### PAGE TEXT

+ + + + + + +

Member of Legislative Assembly, Maharashtra
- In office 2009–2019
- Preceded by: Devendra Fadnavis
- Succeeded by: Vikas Pandurang Thakre
- Constituency: Nagpur West

Member of Legislative Council
- In office 1991–1996
- Preceded by: Vinod Gudadhe Patil
- Constituency: Maharashtra

Personal details
- Born: 11 October 1957 (age 68) Nagpur, Maharashtra, India
- Party: Joined Bharatiya Janata Party in 2000
- Alma mater: Hislop College Nagpur Commerce
- Occupation: Politician
- Website: www.mahabjp.org

= Sudhakar Deshmukh =

Indian politician

Sudhakar Shamrao Deshmukh (born 11 October 1957) was a member of the 13th Maharashtra Legislative Assembly. He represented the Nagpur West Assembly Constituency. He belongs to the Bharatiya Janata Party (BJP). Deshmukh was also member of the 12th Assembly (2009–2014).
Deshmukh was the president of Indian National Congress's (INC) Nagpur district committee. Deshmukh, then with the Indian National Congress, was member of Maharashtra Legislative Council from 1991 to 1996. He joined the BJP in 2000 and was the president of BJP's Nagpur city unit in 2007. Deshmukh is a commerce graduate from Nagpur University.

+ + + + + + +

### DATASET ENTRIES

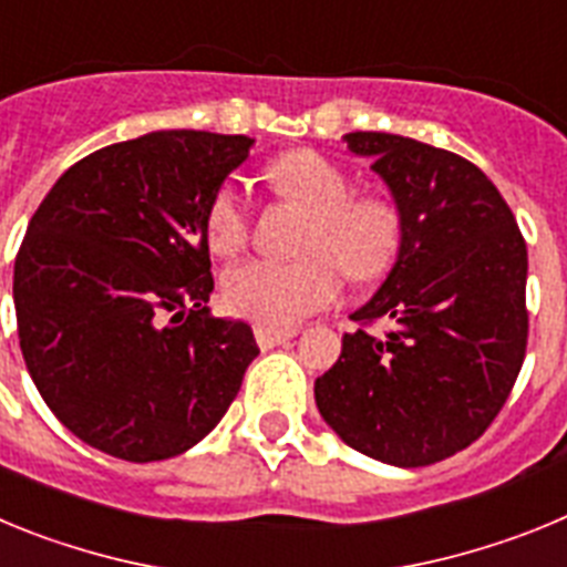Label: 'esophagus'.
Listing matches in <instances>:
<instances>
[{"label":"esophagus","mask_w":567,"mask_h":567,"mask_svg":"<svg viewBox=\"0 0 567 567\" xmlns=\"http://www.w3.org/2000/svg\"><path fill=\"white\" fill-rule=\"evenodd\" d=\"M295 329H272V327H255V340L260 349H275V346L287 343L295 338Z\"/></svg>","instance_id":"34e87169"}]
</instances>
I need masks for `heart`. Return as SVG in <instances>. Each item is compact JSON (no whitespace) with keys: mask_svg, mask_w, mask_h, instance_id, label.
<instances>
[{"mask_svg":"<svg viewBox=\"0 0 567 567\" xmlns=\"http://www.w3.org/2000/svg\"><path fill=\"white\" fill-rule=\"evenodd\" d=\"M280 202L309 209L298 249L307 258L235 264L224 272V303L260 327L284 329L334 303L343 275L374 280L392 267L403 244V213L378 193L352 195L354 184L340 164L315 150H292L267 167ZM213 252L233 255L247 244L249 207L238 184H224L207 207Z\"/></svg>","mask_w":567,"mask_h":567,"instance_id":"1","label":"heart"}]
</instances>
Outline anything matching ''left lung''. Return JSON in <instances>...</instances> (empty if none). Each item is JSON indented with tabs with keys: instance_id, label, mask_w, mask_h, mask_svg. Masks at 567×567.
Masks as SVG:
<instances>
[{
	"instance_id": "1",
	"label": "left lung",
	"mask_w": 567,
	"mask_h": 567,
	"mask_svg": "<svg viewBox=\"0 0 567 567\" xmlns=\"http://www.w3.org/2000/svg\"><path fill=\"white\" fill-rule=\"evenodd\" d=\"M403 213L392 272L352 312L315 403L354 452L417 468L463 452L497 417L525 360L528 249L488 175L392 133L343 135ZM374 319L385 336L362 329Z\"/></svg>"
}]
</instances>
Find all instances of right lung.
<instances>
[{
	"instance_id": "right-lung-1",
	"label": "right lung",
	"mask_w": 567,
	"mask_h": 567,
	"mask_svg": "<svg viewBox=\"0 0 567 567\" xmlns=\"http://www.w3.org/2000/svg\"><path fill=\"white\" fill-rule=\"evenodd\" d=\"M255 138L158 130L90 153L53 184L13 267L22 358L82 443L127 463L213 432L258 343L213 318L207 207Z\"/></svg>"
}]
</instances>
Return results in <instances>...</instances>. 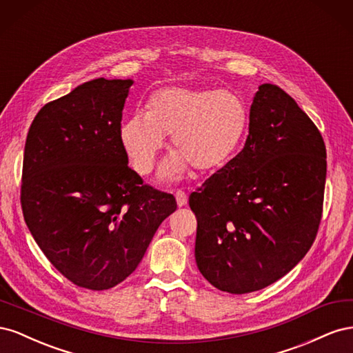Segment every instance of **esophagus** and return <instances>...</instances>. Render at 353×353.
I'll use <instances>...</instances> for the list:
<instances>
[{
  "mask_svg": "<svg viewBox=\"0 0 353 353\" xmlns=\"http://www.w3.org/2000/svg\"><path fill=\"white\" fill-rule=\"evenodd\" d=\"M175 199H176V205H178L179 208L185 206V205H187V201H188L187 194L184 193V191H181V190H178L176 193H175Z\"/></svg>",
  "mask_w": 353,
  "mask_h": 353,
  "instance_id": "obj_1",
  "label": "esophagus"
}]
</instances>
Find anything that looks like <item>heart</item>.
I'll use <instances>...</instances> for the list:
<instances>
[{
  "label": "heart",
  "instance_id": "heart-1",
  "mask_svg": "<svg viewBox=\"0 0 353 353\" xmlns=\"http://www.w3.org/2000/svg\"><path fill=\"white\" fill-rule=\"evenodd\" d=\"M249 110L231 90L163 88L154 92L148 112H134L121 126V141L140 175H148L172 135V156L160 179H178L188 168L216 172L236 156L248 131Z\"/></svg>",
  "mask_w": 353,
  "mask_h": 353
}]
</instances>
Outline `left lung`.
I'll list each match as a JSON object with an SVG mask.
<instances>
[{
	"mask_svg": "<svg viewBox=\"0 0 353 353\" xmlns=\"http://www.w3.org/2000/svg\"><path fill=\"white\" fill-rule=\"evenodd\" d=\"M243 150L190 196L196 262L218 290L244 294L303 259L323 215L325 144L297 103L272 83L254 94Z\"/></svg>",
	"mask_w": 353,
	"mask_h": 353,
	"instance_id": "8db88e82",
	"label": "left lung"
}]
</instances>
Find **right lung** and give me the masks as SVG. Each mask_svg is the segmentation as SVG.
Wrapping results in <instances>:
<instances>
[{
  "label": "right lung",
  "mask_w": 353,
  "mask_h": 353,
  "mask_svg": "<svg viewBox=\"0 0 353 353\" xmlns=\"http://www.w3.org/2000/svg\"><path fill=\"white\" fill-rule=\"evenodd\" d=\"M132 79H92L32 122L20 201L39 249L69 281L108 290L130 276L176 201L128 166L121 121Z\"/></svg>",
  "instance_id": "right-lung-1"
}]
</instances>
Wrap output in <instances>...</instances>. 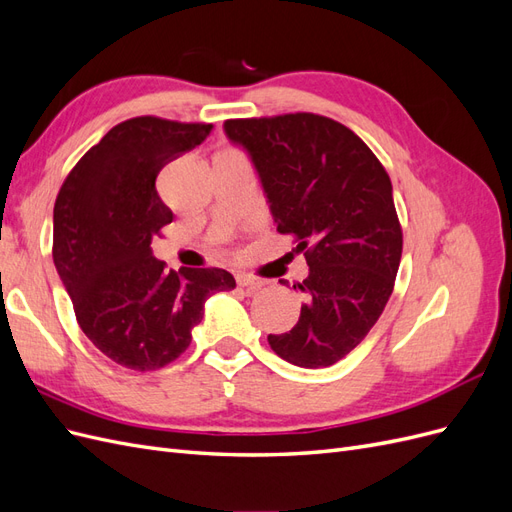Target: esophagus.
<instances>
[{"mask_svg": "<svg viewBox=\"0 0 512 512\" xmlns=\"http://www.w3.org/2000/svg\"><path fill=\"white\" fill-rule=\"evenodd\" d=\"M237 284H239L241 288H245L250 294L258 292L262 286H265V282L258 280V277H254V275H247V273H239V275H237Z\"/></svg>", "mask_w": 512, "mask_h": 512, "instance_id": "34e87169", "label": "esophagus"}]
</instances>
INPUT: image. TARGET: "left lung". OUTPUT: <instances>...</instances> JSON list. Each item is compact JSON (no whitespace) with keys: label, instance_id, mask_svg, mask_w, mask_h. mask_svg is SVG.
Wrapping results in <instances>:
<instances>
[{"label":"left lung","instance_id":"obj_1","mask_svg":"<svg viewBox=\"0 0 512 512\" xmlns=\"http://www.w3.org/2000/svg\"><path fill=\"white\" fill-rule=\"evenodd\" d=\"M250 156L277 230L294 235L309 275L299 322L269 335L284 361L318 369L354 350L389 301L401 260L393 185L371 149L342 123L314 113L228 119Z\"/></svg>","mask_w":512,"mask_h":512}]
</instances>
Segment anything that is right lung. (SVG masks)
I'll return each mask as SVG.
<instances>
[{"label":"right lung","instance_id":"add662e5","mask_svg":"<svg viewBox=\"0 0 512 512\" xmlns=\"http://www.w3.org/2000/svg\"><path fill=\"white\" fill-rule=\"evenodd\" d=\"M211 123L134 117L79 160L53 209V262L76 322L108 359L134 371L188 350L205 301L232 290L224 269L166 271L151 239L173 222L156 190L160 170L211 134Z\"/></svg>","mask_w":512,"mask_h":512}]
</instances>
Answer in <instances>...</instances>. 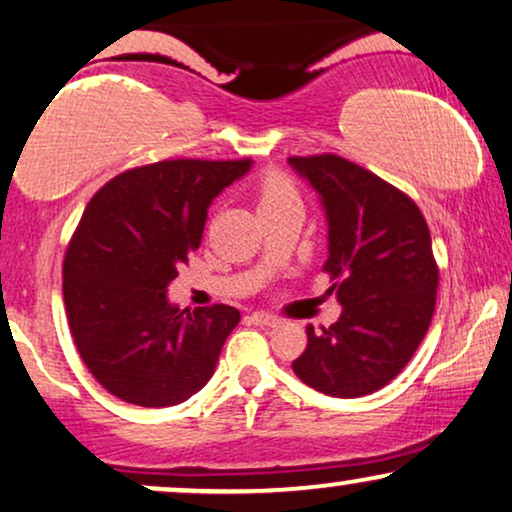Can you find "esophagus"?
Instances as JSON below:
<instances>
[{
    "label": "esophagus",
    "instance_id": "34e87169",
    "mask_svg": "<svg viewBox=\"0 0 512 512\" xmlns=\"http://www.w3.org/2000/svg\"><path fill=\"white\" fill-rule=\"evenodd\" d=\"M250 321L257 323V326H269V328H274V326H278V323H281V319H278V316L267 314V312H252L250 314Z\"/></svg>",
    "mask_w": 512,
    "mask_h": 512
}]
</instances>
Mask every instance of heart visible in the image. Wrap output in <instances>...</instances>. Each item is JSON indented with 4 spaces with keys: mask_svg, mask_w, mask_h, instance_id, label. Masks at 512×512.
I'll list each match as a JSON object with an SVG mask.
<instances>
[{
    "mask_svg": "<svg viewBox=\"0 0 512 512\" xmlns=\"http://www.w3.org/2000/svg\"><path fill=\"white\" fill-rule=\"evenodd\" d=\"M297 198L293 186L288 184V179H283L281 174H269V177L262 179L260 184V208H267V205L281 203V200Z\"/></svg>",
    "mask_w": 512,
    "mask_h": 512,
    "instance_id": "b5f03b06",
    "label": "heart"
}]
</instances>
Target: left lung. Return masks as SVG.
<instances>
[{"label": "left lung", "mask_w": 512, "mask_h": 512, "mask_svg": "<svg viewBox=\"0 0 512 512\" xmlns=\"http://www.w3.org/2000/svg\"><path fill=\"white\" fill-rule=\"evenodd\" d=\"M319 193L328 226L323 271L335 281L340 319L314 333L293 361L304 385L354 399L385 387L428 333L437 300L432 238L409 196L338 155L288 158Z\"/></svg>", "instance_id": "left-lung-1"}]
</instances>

+ + + + + + +

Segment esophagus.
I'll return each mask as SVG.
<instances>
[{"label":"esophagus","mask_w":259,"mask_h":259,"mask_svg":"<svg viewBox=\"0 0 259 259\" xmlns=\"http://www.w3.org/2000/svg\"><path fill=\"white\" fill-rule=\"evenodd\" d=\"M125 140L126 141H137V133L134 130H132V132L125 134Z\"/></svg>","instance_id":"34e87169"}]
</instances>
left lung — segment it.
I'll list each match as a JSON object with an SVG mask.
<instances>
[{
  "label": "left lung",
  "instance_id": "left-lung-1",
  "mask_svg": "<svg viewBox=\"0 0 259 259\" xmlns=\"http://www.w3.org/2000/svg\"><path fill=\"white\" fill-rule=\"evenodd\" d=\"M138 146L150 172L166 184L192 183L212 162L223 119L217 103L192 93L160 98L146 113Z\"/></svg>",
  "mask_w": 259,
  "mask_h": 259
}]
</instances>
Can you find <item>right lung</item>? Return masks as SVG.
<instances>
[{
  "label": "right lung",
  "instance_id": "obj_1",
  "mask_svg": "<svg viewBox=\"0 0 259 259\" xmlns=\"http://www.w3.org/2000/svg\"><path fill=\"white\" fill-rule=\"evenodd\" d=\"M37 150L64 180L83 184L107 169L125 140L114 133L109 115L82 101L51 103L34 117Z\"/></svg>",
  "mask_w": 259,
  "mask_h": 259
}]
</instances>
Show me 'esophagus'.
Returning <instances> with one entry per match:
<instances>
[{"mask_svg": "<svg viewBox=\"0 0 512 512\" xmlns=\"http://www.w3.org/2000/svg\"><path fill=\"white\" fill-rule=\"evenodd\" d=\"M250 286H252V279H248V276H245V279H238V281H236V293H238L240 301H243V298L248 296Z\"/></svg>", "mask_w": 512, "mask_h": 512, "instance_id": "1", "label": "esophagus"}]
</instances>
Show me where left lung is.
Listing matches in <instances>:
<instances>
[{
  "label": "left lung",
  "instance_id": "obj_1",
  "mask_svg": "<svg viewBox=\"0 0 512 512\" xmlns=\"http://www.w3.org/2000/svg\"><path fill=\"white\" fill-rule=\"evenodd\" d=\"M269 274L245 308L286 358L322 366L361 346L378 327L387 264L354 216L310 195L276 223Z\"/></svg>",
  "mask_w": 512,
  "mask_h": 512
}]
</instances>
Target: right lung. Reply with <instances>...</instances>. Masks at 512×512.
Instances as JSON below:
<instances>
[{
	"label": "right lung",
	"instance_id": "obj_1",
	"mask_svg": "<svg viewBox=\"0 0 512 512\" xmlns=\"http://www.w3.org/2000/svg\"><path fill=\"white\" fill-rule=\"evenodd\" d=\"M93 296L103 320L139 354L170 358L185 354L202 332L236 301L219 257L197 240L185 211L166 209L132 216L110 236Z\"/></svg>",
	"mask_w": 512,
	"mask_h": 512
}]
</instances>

+ + + + + + +

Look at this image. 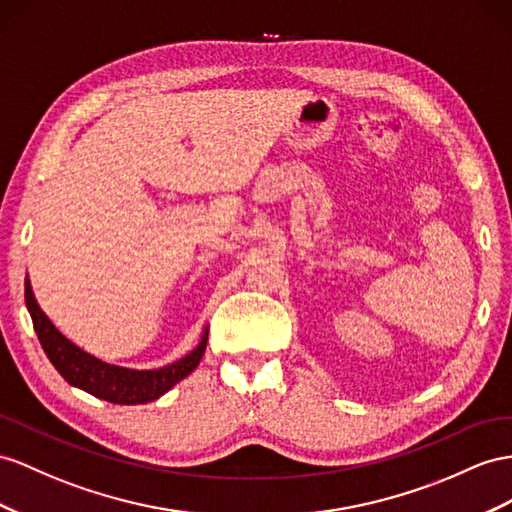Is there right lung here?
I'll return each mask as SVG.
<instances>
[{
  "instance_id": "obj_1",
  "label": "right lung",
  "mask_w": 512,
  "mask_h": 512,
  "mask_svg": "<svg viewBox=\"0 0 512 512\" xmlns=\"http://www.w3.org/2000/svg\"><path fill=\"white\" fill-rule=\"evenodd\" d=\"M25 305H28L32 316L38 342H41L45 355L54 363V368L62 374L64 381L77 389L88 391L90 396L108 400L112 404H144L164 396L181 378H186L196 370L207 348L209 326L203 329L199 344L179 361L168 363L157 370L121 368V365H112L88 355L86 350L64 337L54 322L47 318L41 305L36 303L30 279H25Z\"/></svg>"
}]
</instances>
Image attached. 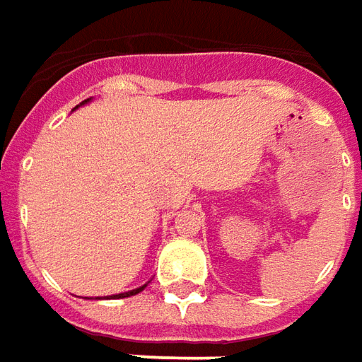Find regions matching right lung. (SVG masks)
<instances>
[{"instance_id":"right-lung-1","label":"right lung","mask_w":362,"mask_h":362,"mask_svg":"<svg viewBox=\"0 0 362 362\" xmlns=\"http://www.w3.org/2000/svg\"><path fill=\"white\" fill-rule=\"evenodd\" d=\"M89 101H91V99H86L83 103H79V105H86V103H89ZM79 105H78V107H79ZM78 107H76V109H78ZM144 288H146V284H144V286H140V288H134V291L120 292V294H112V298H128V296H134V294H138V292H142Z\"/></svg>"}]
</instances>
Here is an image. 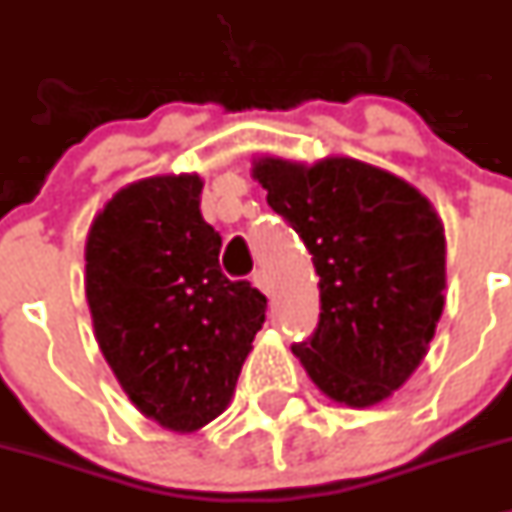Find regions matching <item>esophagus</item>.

+ + + + + + +

### REQUEST 1
Please answer these from the page on Sudhakar Deshmukh:
(a) Who preceded him as Member of the Legislative Assembly?
(b) Which party's Nagpur district committee did he once lead?
(c) In what year was he president of the BJP's Nagpur city unit?
### REQUEST 2
Carry on the page on Sudhakar Deshmukh past its final sentence.
The data has no connection to the page on Sudhakar Deshmukh.

### WRITTEN REPLY 1
(a) Devendra Fadnavis
(b) The Indian National Congress (INC)
(c) 2007

### WRITTEN REPLY 2
==Early life==
Deshmukh was an active member of Indian National Congress. He joined BJP in 2000.

==Education and early career==
Deshmukh is a commerce graduate from Nagpur University.

==Political career==
MLA Nagpur West in 2009

===Positions held===

====Within BJP====

- Nagpur City President, BJP (2006)
  - State Vice President, BJP (2003)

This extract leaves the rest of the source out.